NY State Overtime Costs on Pace for Record High

If the pace continues, New York will spend nearly two-thirds of a billion dollars on overtime this year, according to Comptroller Thomas DiNapoli

New York state agencies racked up more than $316 million in overtime in the first six months of 2014, according to the state comptroller's office, continuing a recent trend of sharply higher overtime costs for taxpayers.

If the pace continues, New York will spend nearly two-thirds of a billion dollars on overtime this year, according to Comptroller Thomas DiNapoli. That would be $30 million more than in 2013. Overtime costs were $529 million in 2012 and $469 million in 2011.

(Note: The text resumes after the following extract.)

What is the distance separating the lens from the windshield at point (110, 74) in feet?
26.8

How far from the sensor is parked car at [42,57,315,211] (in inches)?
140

"This troubling trend could again result in a record-breaking year of overtime hours and overtime pay," DiNapoli said in a statement accompanying his report. "Our state agencies need to examine their practices, get to the root of what is driving high overtime and better manage these costs."

While overtime costs are up for the state, a spokesman for Gov. Andrew Cuomo said New York state's overall personnel costs are down from past years and that state agencies are still within their budgeted overtime.

Cuomo's office said changes designed to make government more efficient have reduced overall personnel costs — including salaries and overtime — by $588 million per year compared to the year before Cuomo took office.

"Overtime is used carefully and only when needed," said Rich Azzopardi, a spokesman for the Democratic governor. "The alternative would be a larger, more expensive, state bureaucracy that New York taxpayers can no longer afford."

Overall, state agencies worked more than 7.8 million hours of overtime in the first six months of 2014. The Office for People with Disabilities worked the most overtime, with more than 2 million hours. The state's Department of Corrections had the biggest overtime costs at $79.8 million for more than 1.5 million hours.